PROBLEM DESCRIPTION: Please pick out every line of the data below that contains the word "does", treating uppercase and lowercase letters as different, and copy each of those lines in full.

(Entries from a dataset)

※

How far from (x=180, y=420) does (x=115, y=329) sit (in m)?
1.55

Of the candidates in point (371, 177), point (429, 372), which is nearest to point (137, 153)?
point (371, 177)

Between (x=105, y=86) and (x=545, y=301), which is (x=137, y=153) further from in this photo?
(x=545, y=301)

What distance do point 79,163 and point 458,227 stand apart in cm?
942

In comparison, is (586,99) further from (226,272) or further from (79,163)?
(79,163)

※

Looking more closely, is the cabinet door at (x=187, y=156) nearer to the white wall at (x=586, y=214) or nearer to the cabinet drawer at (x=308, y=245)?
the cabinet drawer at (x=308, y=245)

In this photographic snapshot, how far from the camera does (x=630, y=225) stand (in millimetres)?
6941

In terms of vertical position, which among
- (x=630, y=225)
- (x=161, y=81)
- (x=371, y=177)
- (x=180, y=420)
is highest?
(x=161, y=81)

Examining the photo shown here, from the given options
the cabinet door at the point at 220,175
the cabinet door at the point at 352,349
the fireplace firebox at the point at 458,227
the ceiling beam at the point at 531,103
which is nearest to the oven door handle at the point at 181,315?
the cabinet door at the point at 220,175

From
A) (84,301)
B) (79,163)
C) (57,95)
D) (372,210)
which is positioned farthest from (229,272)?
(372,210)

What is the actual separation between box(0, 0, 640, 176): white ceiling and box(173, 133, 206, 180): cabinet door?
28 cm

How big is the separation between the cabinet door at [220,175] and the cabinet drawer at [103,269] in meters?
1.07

※

EXERCISE ANSWER:
How far from (x=180, y=420) does (x=115, y=329) sit (in m)?
In this photographic snapshot, how far from the camera does (x=630, y=225) stand (in millimetres)?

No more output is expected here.